Pick out each line of the items below that contains the word "farther".

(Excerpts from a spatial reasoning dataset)
* Begin *

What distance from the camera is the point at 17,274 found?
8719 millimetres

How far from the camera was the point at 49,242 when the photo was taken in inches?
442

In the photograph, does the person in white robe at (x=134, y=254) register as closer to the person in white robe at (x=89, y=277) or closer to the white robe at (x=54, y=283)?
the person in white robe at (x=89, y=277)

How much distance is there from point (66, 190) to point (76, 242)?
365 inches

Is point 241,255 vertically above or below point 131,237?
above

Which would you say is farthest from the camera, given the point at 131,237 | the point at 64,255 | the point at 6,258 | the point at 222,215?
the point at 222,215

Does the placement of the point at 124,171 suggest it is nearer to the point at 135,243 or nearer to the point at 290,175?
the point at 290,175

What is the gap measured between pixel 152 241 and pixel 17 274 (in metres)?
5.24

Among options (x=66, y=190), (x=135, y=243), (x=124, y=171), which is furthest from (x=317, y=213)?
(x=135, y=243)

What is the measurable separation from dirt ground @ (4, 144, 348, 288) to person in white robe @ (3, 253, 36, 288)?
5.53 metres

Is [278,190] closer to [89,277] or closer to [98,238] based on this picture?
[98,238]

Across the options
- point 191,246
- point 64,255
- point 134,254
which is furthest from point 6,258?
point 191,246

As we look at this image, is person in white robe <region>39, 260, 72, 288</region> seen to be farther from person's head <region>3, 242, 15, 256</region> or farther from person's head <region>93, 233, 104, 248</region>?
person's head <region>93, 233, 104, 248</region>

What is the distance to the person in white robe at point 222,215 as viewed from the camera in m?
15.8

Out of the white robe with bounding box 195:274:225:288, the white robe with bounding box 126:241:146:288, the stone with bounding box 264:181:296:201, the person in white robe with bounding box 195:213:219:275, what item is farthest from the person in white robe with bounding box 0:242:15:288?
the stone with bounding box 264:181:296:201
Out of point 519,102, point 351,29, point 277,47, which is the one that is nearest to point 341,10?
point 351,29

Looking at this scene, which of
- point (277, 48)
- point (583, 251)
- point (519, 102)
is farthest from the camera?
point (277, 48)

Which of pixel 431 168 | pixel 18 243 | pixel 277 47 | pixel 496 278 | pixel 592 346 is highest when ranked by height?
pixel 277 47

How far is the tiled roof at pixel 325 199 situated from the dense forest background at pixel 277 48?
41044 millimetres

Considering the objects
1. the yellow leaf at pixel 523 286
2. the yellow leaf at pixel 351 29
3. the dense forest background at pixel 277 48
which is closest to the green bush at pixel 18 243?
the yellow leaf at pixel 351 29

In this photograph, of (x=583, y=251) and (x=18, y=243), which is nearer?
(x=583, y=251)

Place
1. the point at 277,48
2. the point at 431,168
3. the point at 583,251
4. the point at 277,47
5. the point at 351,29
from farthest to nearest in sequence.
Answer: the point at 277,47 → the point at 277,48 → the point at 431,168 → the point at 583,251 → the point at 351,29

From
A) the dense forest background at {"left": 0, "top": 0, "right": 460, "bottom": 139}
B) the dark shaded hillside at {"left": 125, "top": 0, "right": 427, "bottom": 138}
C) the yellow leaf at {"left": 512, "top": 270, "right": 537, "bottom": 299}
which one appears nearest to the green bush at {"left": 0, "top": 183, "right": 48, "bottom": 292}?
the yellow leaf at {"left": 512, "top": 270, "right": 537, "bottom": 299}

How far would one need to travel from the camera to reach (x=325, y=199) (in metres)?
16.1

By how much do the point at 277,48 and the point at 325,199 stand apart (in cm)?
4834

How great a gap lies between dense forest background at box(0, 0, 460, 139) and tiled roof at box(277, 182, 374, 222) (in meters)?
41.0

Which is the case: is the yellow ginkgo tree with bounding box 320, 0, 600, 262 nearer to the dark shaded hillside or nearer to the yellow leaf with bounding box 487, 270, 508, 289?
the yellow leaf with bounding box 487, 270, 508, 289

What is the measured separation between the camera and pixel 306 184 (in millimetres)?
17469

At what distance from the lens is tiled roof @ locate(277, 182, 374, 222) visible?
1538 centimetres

* End *
* Begin *

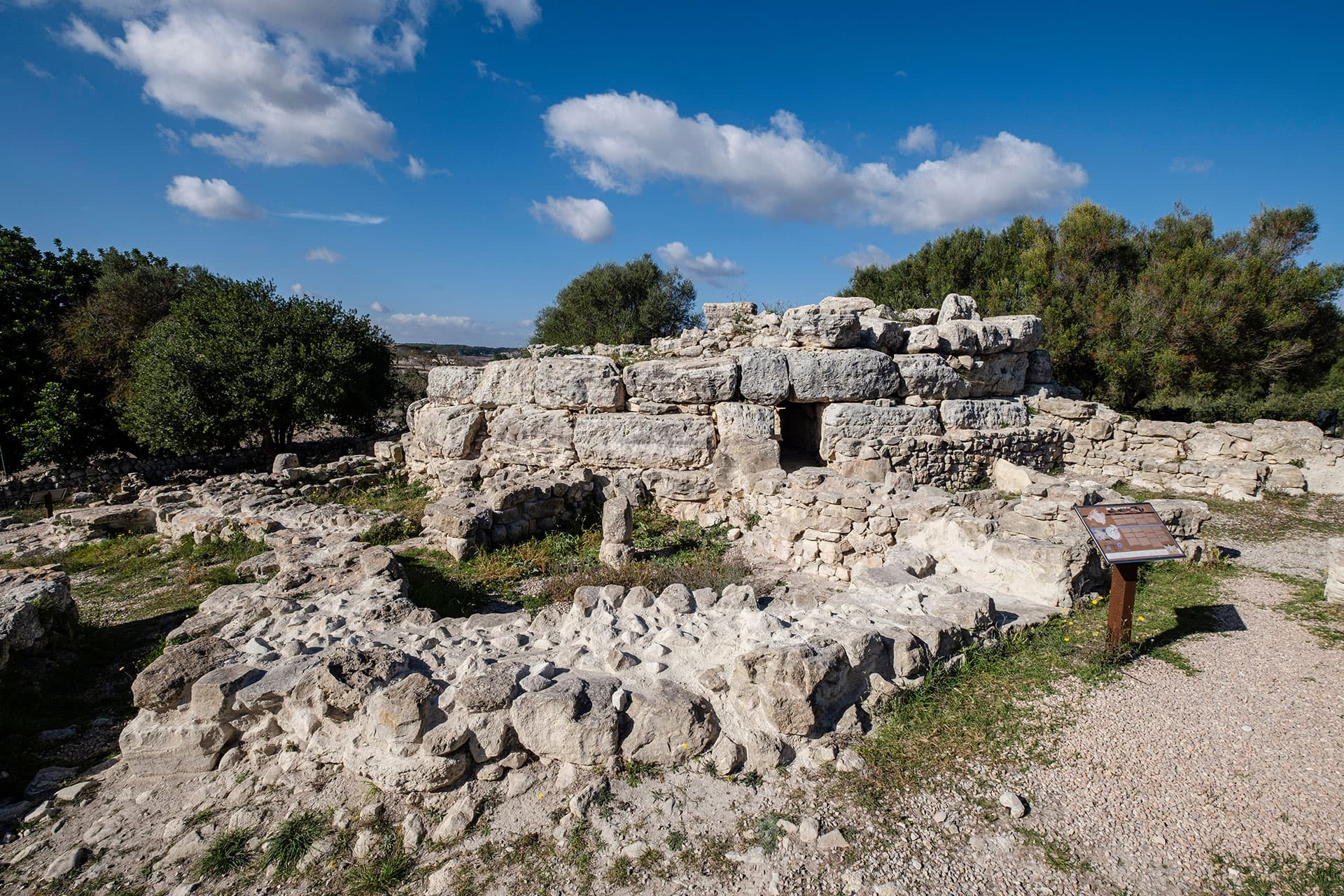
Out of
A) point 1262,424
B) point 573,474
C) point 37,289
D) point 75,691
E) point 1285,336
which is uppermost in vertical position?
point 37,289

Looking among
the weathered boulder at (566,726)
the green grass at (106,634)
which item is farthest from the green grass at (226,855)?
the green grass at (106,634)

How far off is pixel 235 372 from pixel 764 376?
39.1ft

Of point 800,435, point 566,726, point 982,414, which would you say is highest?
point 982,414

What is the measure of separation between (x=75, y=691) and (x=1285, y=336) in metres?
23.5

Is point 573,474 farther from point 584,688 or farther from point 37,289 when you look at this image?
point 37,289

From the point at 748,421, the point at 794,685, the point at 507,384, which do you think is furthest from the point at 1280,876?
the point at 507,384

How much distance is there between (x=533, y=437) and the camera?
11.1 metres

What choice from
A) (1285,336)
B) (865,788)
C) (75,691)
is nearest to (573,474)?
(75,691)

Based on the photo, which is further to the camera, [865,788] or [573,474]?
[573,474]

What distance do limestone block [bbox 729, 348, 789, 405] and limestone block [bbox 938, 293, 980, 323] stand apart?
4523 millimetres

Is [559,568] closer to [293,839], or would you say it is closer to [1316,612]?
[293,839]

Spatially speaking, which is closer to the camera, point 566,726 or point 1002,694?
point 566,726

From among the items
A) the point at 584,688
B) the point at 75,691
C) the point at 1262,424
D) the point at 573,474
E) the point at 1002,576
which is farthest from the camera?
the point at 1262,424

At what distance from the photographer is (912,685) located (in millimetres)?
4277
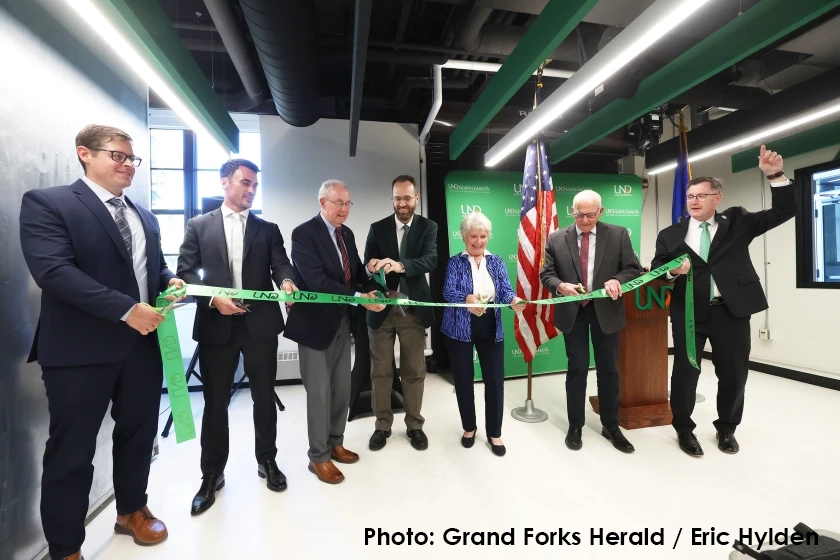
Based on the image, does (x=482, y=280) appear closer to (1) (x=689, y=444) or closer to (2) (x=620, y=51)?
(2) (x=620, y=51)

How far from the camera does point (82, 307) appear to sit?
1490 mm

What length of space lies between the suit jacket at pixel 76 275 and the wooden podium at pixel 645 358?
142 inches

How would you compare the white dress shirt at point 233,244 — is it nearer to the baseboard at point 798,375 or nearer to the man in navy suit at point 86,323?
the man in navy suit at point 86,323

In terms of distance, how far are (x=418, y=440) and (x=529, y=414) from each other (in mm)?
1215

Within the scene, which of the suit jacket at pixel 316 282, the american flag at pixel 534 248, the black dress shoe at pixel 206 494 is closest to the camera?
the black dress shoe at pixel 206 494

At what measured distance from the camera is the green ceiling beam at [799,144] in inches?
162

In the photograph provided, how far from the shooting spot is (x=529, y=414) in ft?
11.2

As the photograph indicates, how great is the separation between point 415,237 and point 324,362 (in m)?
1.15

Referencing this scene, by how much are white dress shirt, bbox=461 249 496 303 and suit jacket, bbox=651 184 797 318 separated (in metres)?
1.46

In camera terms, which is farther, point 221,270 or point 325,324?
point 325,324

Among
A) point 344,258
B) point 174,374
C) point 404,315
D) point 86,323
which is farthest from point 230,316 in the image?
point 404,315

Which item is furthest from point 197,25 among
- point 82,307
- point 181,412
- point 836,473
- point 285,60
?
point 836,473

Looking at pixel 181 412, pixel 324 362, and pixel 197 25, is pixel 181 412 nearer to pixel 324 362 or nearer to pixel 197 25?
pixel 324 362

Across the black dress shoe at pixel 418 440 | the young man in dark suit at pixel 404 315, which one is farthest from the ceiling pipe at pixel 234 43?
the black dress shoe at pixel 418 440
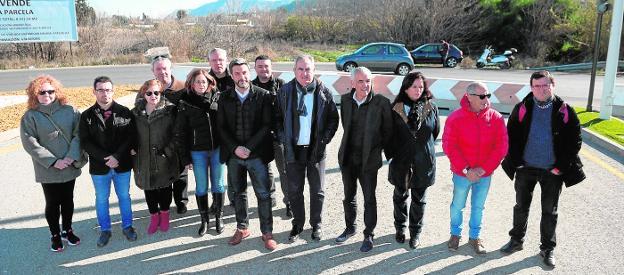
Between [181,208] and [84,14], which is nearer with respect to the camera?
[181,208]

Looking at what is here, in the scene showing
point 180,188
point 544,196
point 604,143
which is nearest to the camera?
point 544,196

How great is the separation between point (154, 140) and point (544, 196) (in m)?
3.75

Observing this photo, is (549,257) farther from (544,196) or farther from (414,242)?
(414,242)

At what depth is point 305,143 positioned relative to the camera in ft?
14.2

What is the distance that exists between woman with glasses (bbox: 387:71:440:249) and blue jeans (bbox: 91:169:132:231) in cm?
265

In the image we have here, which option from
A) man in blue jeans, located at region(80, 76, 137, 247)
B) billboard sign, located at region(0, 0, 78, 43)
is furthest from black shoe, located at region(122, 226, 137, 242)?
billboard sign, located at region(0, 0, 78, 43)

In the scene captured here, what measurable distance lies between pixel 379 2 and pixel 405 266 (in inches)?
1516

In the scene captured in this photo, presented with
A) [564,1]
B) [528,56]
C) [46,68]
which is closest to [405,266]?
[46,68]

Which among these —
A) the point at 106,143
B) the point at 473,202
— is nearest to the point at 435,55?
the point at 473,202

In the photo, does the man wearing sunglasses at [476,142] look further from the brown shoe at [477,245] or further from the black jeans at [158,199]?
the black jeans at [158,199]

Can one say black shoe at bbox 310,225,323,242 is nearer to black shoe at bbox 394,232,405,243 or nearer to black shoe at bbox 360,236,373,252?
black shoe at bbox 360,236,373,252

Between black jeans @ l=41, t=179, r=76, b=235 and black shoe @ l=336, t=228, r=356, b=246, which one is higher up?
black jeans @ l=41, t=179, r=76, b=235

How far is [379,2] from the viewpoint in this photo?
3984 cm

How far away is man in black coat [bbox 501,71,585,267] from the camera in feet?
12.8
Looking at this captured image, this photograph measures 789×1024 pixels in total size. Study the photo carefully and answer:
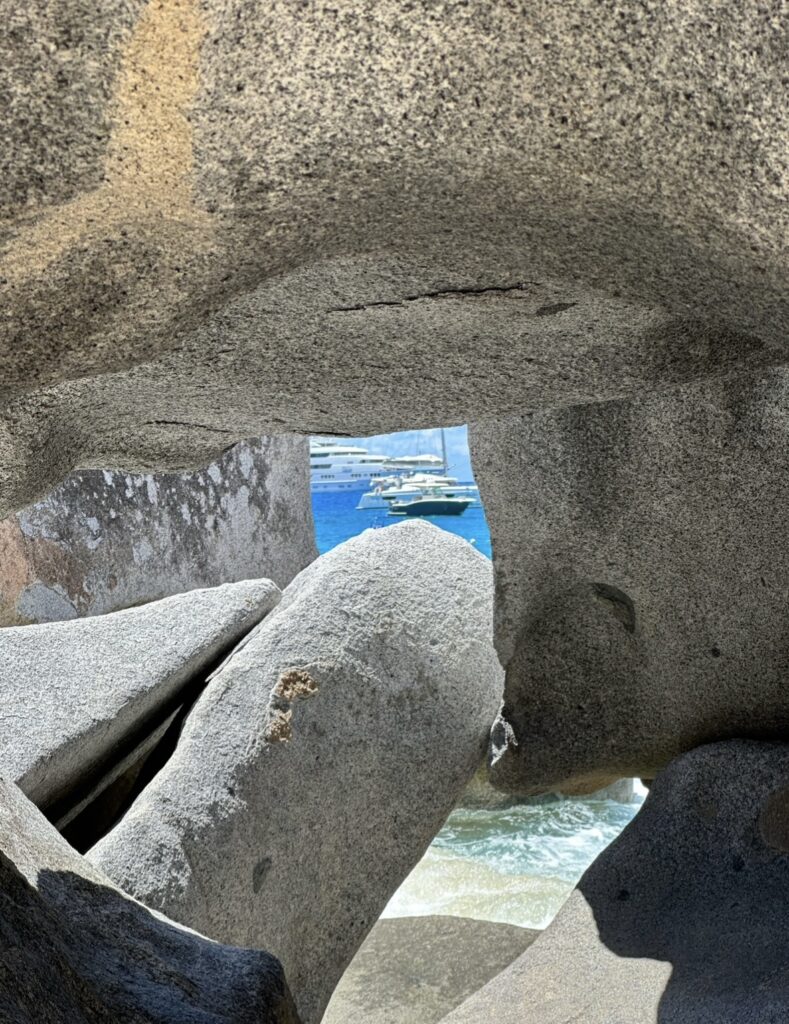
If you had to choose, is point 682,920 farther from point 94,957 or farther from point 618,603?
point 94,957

* End *
* Begin *

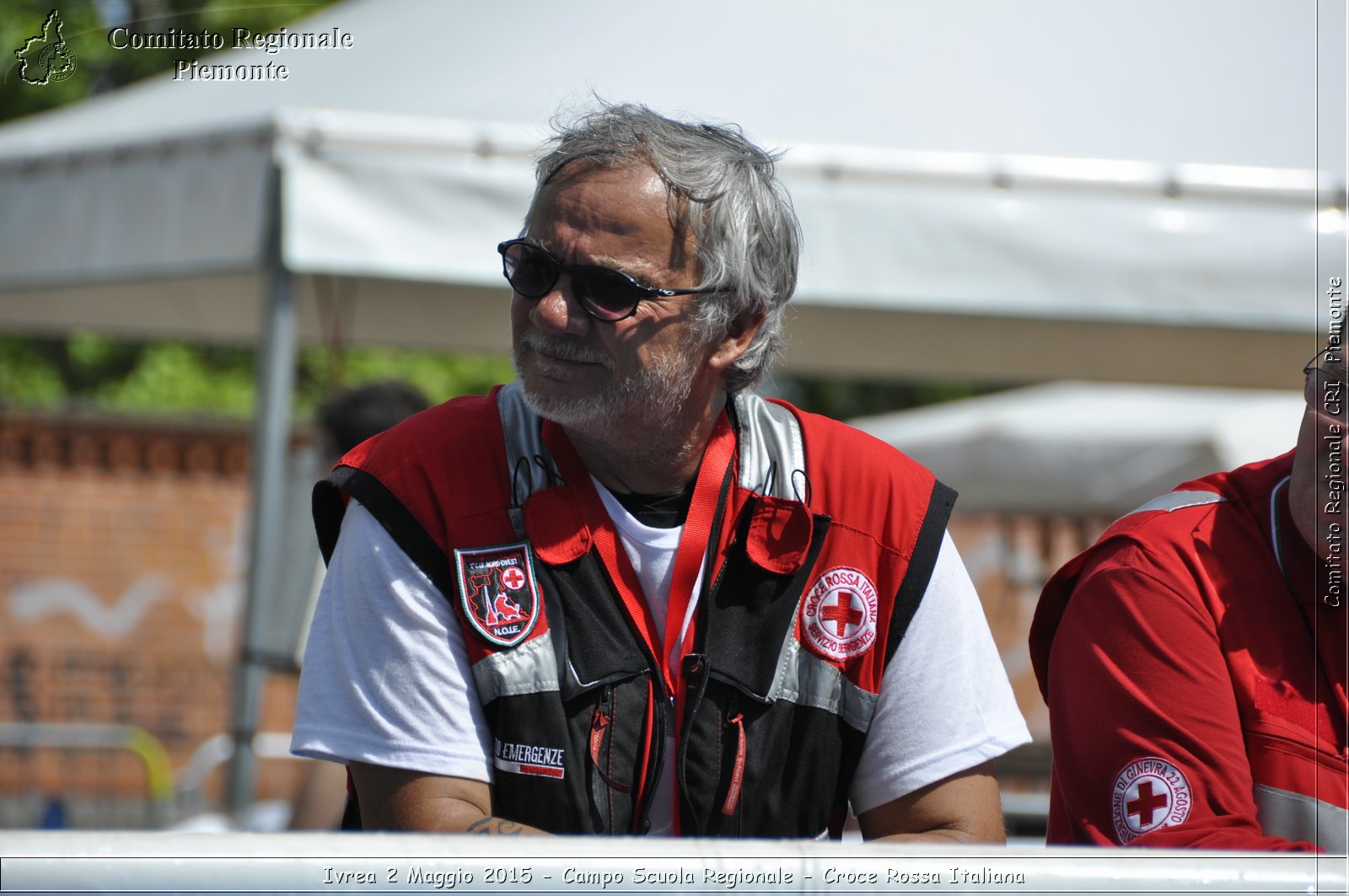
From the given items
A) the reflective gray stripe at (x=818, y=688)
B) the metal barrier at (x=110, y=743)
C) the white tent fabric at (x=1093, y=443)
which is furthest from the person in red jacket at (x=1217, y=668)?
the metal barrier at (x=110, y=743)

* End *

* Complete output
As we look at this image, is person in white robe <region>39, 260, 72, 288</region> seen to be farther from person's head <region>3, 242, 15, 256</region> or farther from person's head <region>93, 233, 104, 248</region>?
Is point 573,474 farther from point 584,688 or farther from point 37,289 when you look at this image?
In camera terms, which is farther, point 221,270 or point 325,324?
Observing this photo, is (549,257) farther from (544,196) or farther from (414,242)?
If you had to choose, is point 682,920 farther from point 94,957 or farther from point 618,603?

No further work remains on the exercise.